Page 125 - Media Coverage Book - 75th Aldeburgh Festival 2024
P. 125

Most of my early encounters, influential ones, with foreign lands
               came through the medium of cinema (the Streatham Odeon) and

               its colourful visions of exotic otherness. More specifically, and
               embarrassingly, James Bond films had an outsized influence on

               my views. Istanbul and Venice will always be awkwardly lodged
               in the same brain compartment as From Russia with Love. With

               Japan it has to be—more queasily—You Only Live Twice. The

               Roald Dahl-screenplayed movie is bad enough, with Sean
               Connery’s Bond impersonating a Japanese fisherman; the novel

               is even more peculiar, with its resurrected villain, Ernst Stavro
               Blofeld, creating a suicide garden of exotic botanical species to

               cater to what Ian Fleming imagined was an ingrained Japanese

               taste for self-annihilation.




               ♦♦♦


               By the time I reached adulthood, helping to make current affairs

               programmes for Channel 4 in London, Japanese economic

               prowess was a thing of wonder and the talk of the town. How
               had Japan emerged from the catastrophe of wartime defeat to

               teach the rest of the developed world how to rebuild from ruins?

- [Information shown]
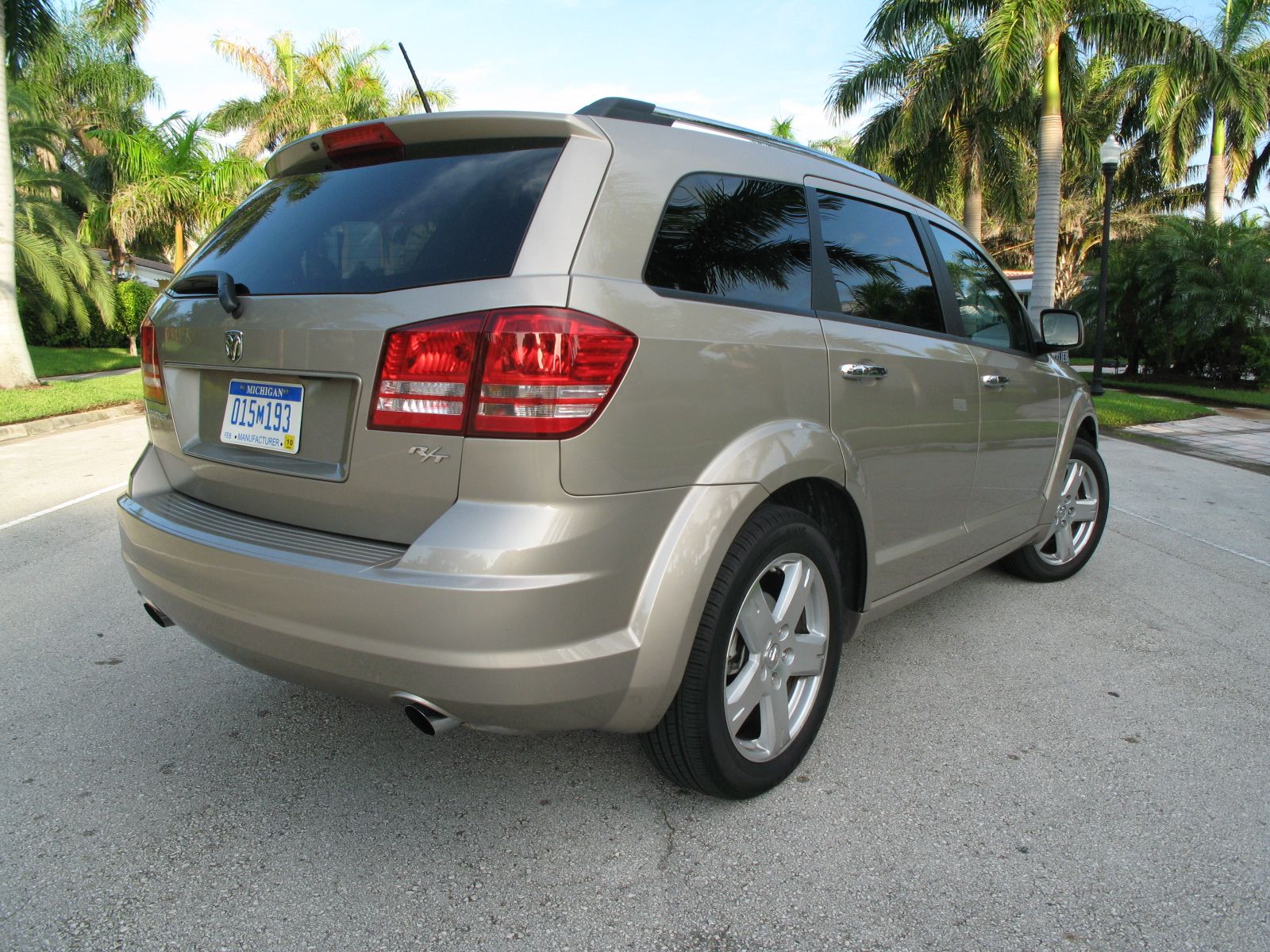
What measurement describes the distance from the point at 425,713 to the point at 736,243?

- [What is asked]
1: Reproduce the part of the passage on Japan that opens with the words containing "By the time" and closes with "rebuild from ruins?".
2: Resume the passage on Japan, writing on from its final sentence.
The material has no connection to the passage on Japan.

- [Task-by-task outputs]
1:
By the time I reached adulthood, helping to make current affairs

               programmes for Channel 4 in London, Japanese economic

               prowess was a thing of wonder and the talk of the town. How
               had Japan emerged from the catastrophe of wartime defeat to

               teach the rest of the developed world how to rebuild from ruins?

2:
               The fabled MITI (the Ministry of International Trade and

               Industry) bridged the gap between freestyle capitalism and long-

               term planning. Japan developed a dazzling electronics sector and
               formed the avant-garde of just-in-time and robot manufacturing.

               Miniaturisation was a natural pursuit for the land of the bonsai
               tree. The story at the peak of the Japan craze was that the

               notional value of the land on which the Imperial Palace in Tokyo

               stood could be equated to the entire state of California.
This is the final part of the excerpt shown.